Fin du « système de castes et de privilèges » ? La proposition de loi choc de Charles Alloncle

Photo : Ratajezakmikael / Wikimedia / Creative Commons

Moins d’une semaine après la publication de son rapport sur l’audiovisuel public, le député UDR Charles Alloncle a officiellement déposé, mardi, une proposition de loi visant à « prévenir les conflits d’intérêts » au sein du secteur. Le texte, qui pourrait être examiné lors de la niche parlementaire du groupe UDR le 25 juin, constitue la première traduction législative concrète des travaux de la commission d’enquête parlementaire qu’il a présidée.

Objectif principal : encadrer les reconversions vers le privé

La proposition de loi cible spécifiquement les dirigeants de l’audiovisuel public ayant exercé des fonctions impliquant « la sélection, la conclusion ou la supervision de contrats de production, de coproduction ou de commande d’œuvres audiovisuelles ». Ces responsables seraient soumis à un contrôle renforcé avant toute reconversion dans une société de production privée.

Concrètement, la Haute Autorité pour la transparence de la vie publique (HATVP) serait chargée d’émettre un avis obligatoire sur ces passages du public vers le privé, sur le modèle des contrôles déjà existants pour certains hauts fonctionnaires. L’objectif affiché est d’éviter toute situation de conflit d’intérêts ou de favoritisme dans l’attribution de contrats entre le service public et les sociétés de production.

Dans l’exposé des motifs, Charles Alloncle écrit : « En l’état du droit, les procédures de prévention des conflits d’intérêts se révèlent insuffisantes. » Il dénonce un « système de castes et de privilèges » mis en lumière pendant les six mois d’auditions de la commission d’enquête.

Ce texte s’inscrit directement dans la continuité du rapport rendu public la semaine dernière. Parmi les autres mesures évoquées dans ce rapport figuraient :

  • L’interdiction pour les salariés de l’audiovisuel public de diriger parallèlement une société de production ;
  • La fin progressive du « système des animateurs-producteurs » ;
  • Un contrôle accru sur l’attribution des contrats de production ;
  • Une lutte renforcée contre les coûts excessifs et le manque de transparence à France Télévisions et Radio France.

La proposition de loi déposée mardi se concentre sur le volet « conflits d’intérêts », considéré comme le plus urgent et le plus consensuel au sein du groupe UDR.

Une niche parlementaire chargée pour l’UDR

Le 25 juin, lors de sa niche parlementaire, le groupe UDR (17 députés) défendra plusieurs textes forts :

  • La proposition de loi Alloncle sur les conflits d’intérêts dans l’audiovisuel public ;
  • Une proposition de loi interdisant les mariages entre citoyens français et étrangers sous OQTF (obligation de quitter le territoire français) ;
  • Une proposition de résolution sur la relance de la natalité ;
  • Un texte sur la lutte contre les squatteurs.

Ces initiatives illustrent la stratégie du parti d’Éric Ciotti : occuper le terrain parlementaire sur des sujets régalien et sociétaux tout en se positionnant comme une force d’idées à droite.
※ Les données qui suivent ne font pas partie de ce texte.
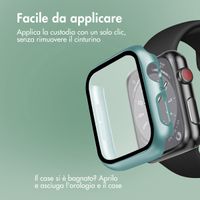 imoshion Coque rigide à couverture complète Apple Watch 4 / 5 / 6 / SE - 44 mm - Vert foncé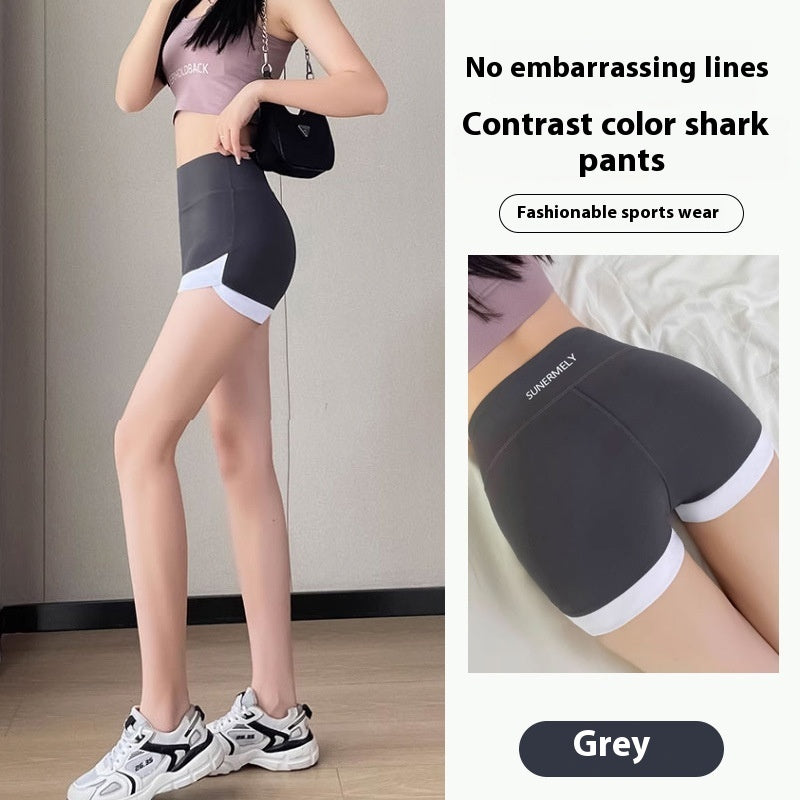 Thin Wear Solid Color Shark Pants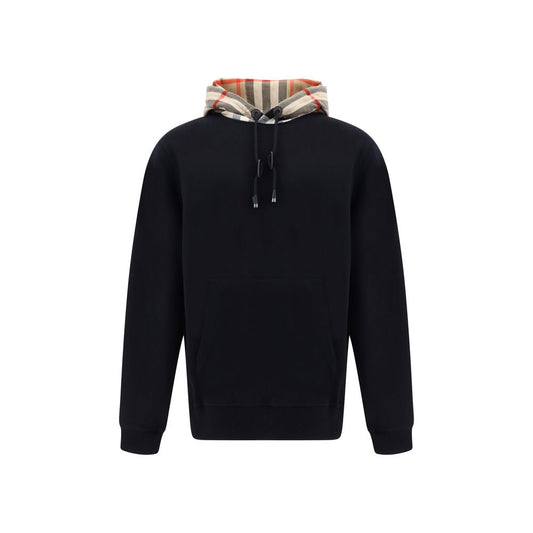 Sweatshirt Hoodie by Burberry for men in cotton black & patterned showcases a city-ready silhouette, artfully detailed with a signature hooded neckline and for a city-ready finish.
Un combat politique plus large

Charles Alloncle et l’UDR entendent ainsi poursuivre le travail de sape contre ce qu’ils qualifient de « gabegie » et d’« entre-soi » dans l’audiovisuel public. Lors des auditions, le député avait dénoncé un manque de pluralisme, des coûts excessifs et des pratiques opaques dans l’attribution de marchés.

Cette proposition de loi s’inscrit également dans un contexte plus large de défiance d’une partie de la droite et du public envers le service public audiovisuel, accusé d’être idéologiquement orienté et mal géré.
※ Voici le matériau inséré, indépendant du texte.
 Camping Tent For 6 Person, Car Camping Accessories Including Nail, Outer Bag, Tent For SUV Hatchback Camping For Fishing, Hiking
Le texte devra encore franchir plusieurs étapes parlementaires. Son examen lors de la niche UDR du 25 juin constituera un premier test important de sa recevabilité et de son soutien au sein de l’hémicycle.

Avec cette initiative, Charles Alloncle transforme les conclusions d’une commission d’enquête en action législative concrète, confirmant la volonté de l’UDR de peser sur le débat public à l’approche de l’élection présidentielle de 2027.